Here is Blake Masters, the nominally conservative and allegedly pro-life Republican candidate for Senate in Arizona, basically jettisoning any pretense of being actually pro-life:
In case it's not clear, Masters is coming out opposed to "very late-term and partial-birth abortion." Well, okay: So he's opposed to probably less than 1% of all abortions in the U.S. Big whoop.
Those abortions should most assuredly be illegal, and their grisly, graphic nature underscores the horror of abortion more effectively than do the earlier procedures. But you can't possibly consider yourself "pro-life" if you're against a mere vanishing fraction of all abortions that take place in the country.

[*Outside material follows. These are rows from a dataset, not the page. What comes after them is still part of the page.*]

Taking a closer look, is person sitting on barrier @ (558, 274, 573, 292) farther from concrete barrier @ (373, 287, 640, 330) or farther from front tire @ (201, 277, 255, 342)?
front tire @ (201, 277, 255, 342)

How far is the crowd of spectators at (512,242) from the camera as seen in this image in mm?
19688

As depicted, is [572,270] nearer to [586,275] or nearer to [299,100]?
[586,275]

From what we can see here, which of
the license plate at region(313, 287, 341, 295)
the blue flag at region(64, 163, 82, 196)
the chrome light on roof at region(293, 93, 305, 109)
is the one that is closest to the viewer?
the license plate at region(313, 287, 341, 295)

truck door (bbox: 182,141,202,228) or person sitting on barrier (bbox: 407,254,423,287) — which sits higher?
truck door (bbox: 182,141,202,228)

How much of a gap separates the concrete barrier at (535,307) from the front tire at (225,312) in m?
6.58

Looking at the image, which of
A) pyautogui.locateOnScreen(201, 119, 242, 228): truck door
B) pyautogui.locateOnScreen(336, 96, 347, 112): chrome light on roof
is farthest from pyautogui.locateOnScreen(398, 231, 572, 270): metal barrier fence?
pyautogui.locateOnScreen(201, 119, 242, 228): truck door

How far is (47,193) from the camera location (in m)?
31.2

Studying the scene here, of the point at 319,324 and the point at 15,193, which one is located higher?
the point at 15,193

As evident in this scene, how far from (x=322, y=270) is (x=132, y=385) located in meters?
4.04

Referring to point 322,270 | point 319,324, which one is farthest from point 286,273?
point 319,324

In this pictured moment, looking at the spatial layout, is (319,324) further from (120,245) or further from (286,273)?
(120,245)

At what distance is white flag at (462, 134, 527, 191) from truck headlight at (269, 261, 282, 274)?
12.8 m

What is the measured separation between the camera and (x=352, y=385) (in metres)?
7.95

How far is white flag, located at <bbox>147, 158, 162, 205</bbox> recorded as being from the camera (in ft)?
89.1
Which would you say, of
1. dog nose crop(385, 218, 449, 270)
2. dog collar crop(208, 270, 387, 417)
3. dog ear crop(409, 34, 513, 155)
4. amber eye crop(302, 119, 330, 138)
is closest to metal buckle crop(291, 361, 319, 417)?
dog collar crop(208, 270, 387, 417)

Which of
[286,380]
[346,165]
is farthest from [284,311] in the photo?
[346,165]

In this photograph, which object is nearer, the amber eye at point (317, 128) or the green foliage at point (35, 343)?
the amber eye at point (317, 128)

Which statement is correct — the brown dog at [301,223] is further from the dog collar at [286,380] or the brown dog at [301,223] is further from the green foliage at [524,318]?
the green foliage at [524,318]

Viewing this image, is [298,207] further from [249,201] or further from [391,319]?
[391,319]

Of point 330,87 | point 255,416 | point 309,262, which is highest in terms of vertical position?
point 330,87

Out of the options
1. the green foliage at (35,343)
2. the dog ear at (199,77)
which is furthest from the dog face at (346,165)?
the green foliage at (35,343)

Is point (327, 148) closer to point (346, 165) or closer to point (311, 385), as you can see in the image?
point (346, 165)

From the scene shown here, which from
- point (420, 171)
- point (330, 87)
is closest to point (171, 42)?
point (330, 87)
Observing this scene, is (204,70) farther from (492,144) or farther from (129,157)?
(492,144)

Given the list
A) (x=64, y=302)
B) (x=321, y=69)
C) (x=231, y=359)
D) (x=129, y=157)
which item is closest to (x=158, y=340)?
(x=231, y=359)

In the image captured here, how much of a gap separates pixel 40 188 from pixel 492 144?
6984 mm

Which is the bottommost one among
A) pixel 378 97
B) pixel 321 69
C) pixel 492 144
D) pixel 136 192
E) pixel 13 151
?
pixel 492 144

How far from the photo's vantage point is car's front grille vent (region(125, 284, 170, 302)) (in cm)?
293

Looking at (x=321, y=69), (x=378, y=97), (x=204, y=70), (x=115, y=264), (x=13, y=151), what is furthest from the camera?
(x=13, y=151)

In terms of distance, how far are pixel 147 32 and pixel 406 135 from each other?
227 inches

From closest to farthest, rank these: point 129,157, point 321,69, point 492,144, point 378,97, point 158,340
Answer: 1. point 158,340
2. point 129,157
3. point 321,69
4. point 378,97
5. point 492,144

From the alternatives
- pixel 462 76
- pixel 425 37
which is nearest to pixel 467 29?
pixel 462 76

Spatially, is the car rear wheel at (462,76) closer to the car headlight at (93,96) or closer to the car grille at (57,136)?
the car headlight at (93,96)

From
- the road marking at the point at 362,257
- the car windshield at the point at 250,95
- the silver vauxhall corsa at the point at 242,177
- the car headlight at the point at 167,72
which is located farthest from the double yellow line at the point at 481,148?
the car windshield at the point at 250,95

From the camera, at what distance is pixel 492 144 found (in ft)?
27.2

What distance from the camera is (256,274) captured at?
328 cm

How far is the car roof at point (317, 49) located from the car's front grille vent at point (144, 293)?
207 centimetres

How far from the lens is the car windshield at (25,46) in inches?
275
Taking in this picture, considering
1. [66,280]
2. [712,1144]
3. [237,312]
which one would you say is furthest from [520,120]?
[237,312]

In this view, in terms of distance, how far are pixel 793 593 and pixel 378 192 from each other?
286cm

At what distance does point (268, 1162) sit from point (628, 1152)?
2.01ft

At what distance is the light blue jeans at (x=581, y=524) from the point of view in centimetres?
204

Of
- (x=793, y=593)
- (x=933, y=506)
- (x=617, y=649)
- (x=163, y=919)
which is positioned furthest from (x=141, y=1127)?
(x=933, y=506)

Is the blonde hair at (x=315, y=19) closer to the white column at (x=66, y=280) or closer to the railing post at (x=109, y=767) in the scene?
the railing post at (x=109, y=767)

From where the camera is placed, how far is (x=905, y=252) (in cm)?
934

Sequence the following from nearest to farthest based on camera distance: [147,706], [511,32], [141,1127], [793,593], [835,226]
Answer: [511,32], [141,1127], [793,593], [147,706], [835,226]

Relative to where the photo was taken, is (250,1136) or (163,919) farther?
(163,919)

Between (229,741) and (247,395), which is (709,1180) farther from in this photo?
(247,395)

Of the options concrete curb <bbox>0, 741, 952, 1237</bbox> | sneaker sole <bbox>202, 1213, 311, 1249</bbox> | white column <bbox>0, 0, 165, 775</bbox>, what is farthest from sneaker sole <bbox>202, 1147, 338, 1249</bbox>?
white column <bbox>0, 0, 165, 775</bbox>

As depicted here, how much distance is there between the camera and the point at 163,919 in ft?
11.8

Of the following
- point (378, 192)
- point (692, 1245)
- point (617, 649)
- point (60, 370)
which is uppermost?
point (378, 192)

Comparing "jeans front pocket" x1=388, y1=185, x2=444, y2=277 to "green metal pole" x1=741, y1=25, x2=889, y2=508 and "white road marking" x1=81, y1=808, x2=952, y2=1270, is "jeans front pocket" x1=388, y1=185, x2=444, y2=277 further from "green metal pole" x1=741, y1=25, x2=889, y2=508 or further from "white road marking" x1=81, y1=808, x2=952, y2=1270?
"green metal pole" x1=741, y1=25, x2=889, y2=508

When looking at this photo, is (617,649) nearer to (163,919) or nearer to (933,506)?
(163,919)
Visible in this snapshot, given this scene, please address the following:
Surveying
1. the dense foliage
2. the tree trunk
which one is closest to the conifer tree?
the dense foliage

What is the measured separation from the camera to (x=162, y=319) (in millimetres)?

What happened? Up until seemingly this week, Blake Masters was ostensibly a staunch pro-lifer. Indeed, he supported adding a "human life amendment" to the Constitution, which would presumably make abortion illegal nationwide. And yet now:
Just after it released the ad, Masters' campaign published an overhaul of his website and softened his rhetoric, rewriting or erasing five of his six positions. NBC News took screenshots of the website before and after it was changed. Masters' website appeared to have been refreshed after NBC News reached out for clarification about his abortion stances.
"I am 100% pro-life," Masters' website read as of Thursday morning.
That language is now gone.
Also gone is the call for a personhood amendment, as well as a promise to ban funding for research that incorporates aborted fetal remains. Overnight, then, Masters has gone from "100% pro-life" to, quite literally, just 1% pro-life.
What Masters is doing here is obvious: He is attempting to walk the line between satisfying a pro-life base and placating enough of the muddled pro-choice middle to drag him over the finish line in November. In doing so, he has crippled himself electorally: He is still despised by pro-choicers, obviously, but he has also lost the confidence of pro-lifers, and understandably so.
The lesson here is obvious: Pick one side and stick with it. Do you believe all human lives are intrinsically valuable and deserve the full protection of the law from the moment of conception? Then stake your position there and do not move from it. Do you believe unborn human lives are expendable and not worthy of full legal protection? Then argue that too, if you can live with yourself.
But don't be like Blake Masters; don't walk the awful middle line where your only true ambition is to win a popularity contest. You will fail, and you will degrade yourself immeasurably while you do.